A microphone’s signal-to-noise ratio
The signal-to-noise ratio of a microphone is defined with reference to a SPL of 94 dB (the same as 1 Pascal). It expresses the interval from 94 dB SPL to the level of the self-noise, RMS, A-weighted.
Note: The signal-to-noise ratio must not be confused with the dynamic range, which is always much higher (from max SPL to self-noise).
Can we hear any signal buried in the noise?
Below is an example where white noise is mixed with a 1 kHz tone. The unweighted level (RMS) of the noise is exactly the same as the RMS-level of the 1 kHz sinewave.

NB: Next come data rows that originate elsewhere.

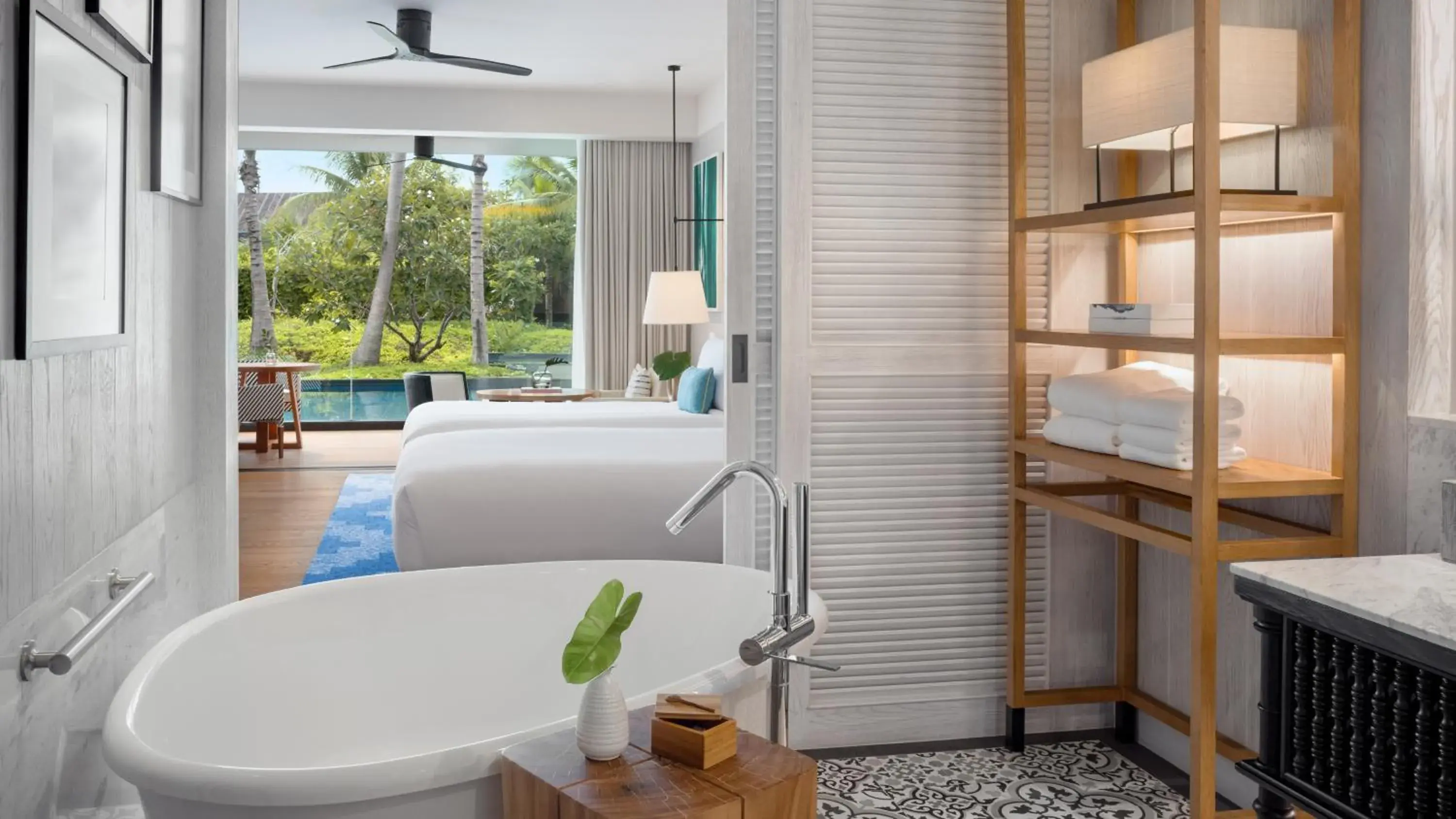 Essential Twin Room with Resort View and Pool Access in Kimpton Kitalay Samui by IHG Essential Twin Room with Resort View and Pool Access in Kimpton Kitalay Samui by IHG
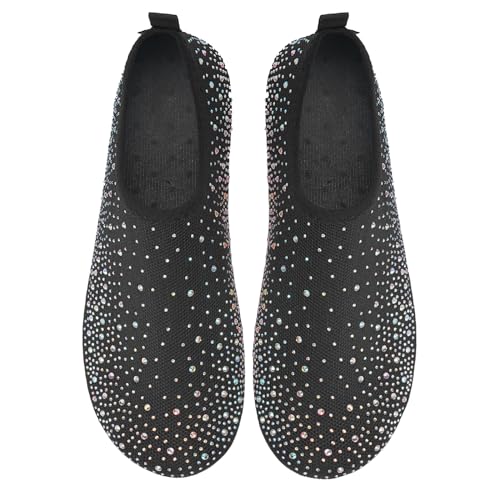 Image of WateLves Womens Barefoot Water Shoes Travel House Slippers for Indoor and Outdoor Aqua Socks for Beach Swim Surf Yoga Dancing Camping Must Haves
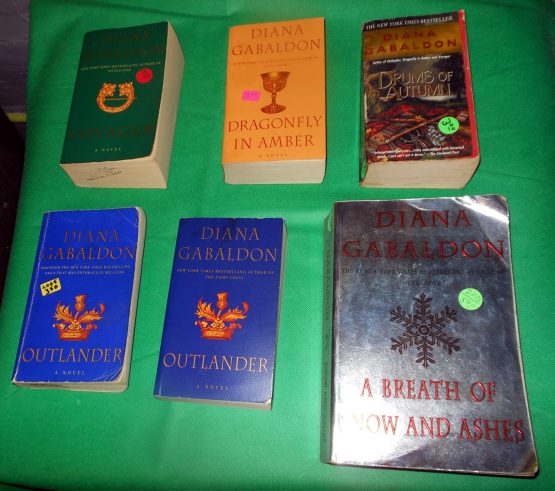 Diana Gabaldon Lot of 6 Books Vintage Novel Historical Fiction Romance Mystery Adventure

When looking at the waveform, it is impossible to see the sinewave. However, we can hear it if we play it back. Further, we can reveal the sinewave by making a frequency analysis of the signal.

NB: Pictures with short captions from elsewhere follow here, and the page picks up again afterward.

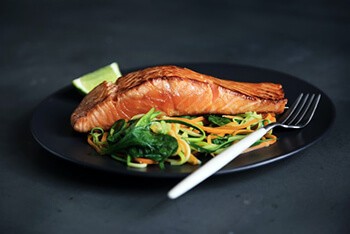 Salmon has omega-3 which increases weight loss
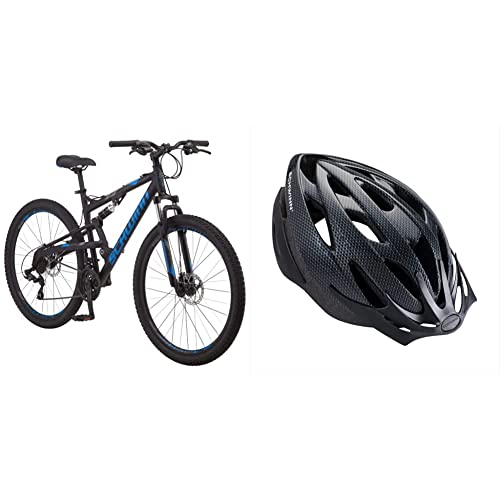 Schwinn S29 Mens and Womens Mountain Bike, 29-Inch Wheels, Aluminum Frame, Dual-Suspension, Mechanical Disc Brakes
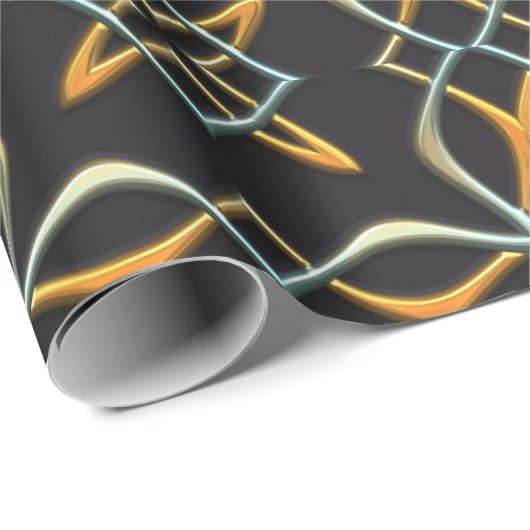 zweifarbiges filigranes Packpapier (Rolleneckpunkt)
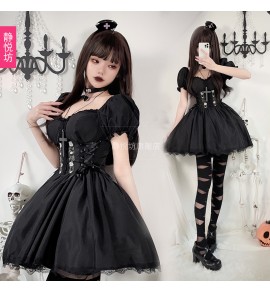 Cosplay Lolita辣妹蓬蓬裙表演服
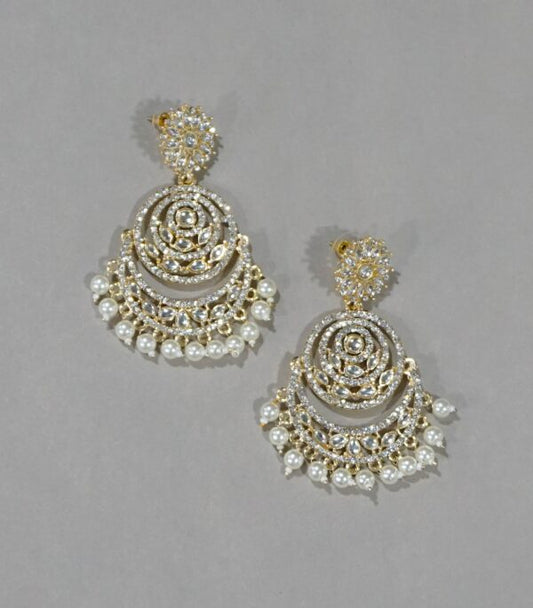 Alankar Kundan Chandbali Earring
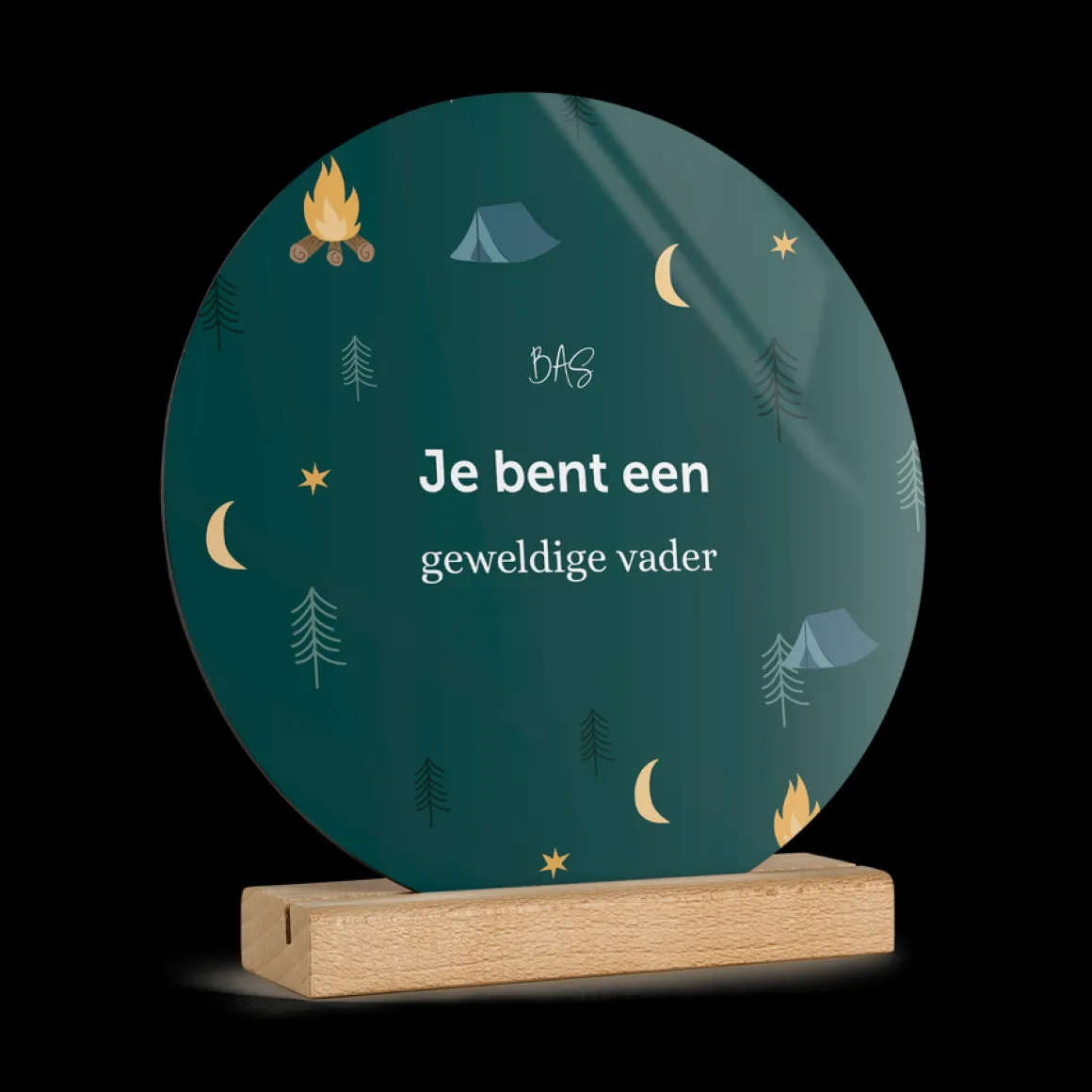 Houten fototegel personaliseren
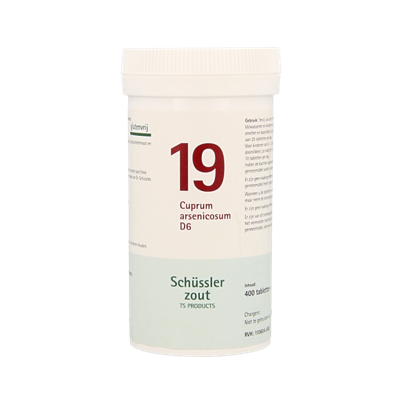 Pflüger Cuprum arsenicosum 19 D6 Schussler 400 Tabletten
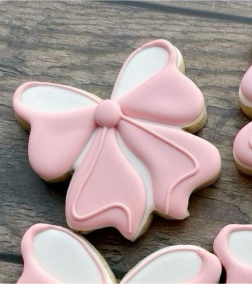Blush Bow Cookies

The frequency measurement is performed by applying FFT-analysis. Four different settings are applied:
1 (red upper curve) FS: 48 kHz FFT size: 1024 (bandwidth: 46.88 Hz)

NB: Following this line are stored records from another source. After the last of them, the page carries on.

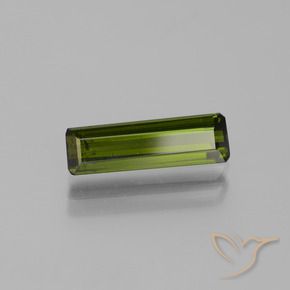 1.60 ct Green Tourmaline Stone, Natural Tourmaline in Octagon Step Cut Shape for Sale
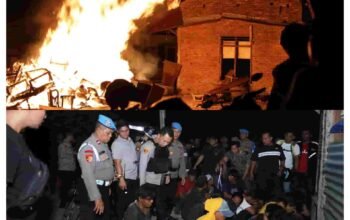 Grebek ke-8 di Jermal, Puluhan Orang Diamankan dan Barak Narkoba Dibakar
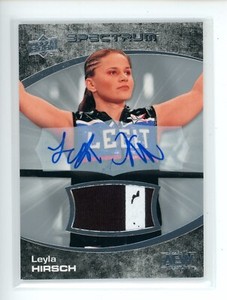 2021 Upper Deck AEW Spectrum LEYLA HIRSCH #68 Patch Auto /20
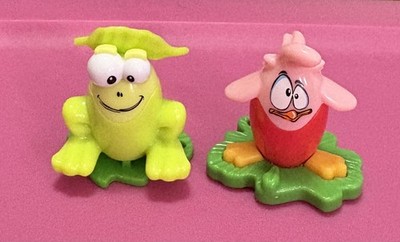 2 Magic Kinder Surprise Toy Figures Pull Apart Frog Chick Egg Ferrero     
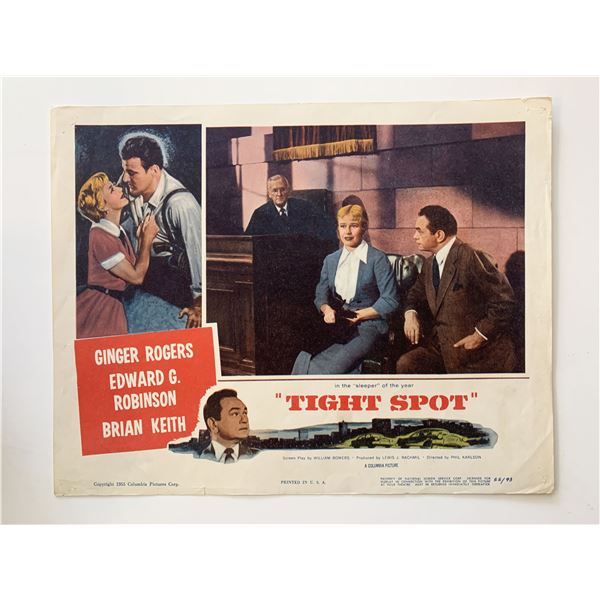 Tight Spot original 1955 vintage lobby card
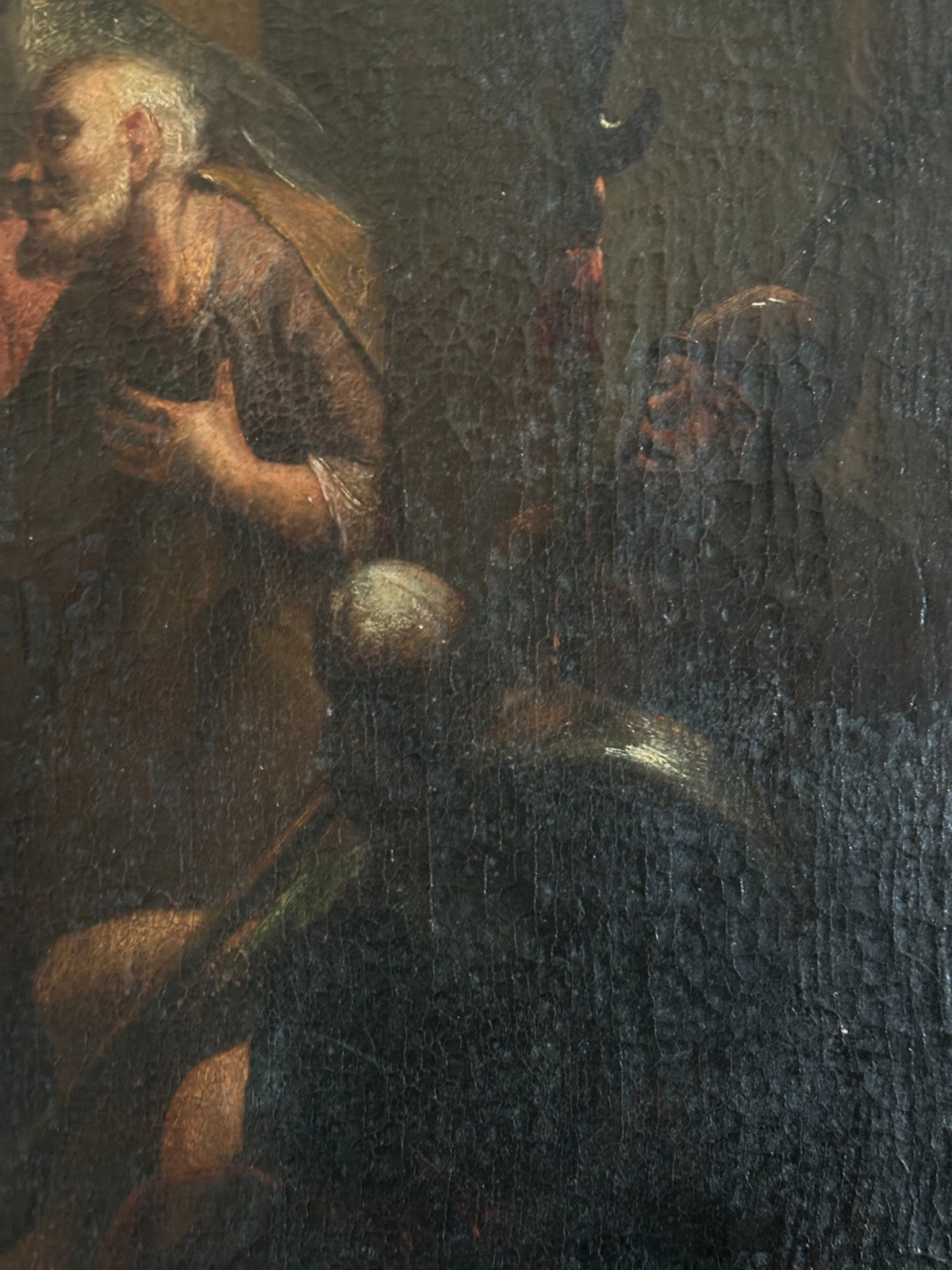 Ölgemälde „Biblische Szene mit Engel Raphael und Tobit?“ – um 18./19. Jh.10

2 FS: 48 kHz FFT size: 4096 (bandwidth: 11.72 Hz)
3 FS: 48 kHz FFT size: 16834 (bandwidth: 2.93 Hz)
4 (green lower curve) FS: 48 kHz FFT size: 65536 (bandwidth: 0.73 Hz)
Sometimes we can extract signals even when recorded below the level of the self-noise. (But this is not a technique you should aim for…).
Using a low-noise microphone does not help you if the preamp is noisy. Low-sensitivity microphones may especially need a lot of amplification. In these cases, it often is the noise of the preamp that is responsible for the resulting noise level.
The self-noise of dynamic microphones is seldom specified because the preamp usually determines the noise level.
Microphone self-noise is unwanted but its presence is due to the laws of physics. It is up to the manufacturer to minimize microphone self-noise and make it as smooth and inaudible as possible. It is up to the user to select the right microphone – and the right preamp – that fits the application.
 IEC 60268-4 Sound System Equipment - Microphones.
 Recommendation ITU-R BS.468-4: Measurement of audio-frequency noise voltage.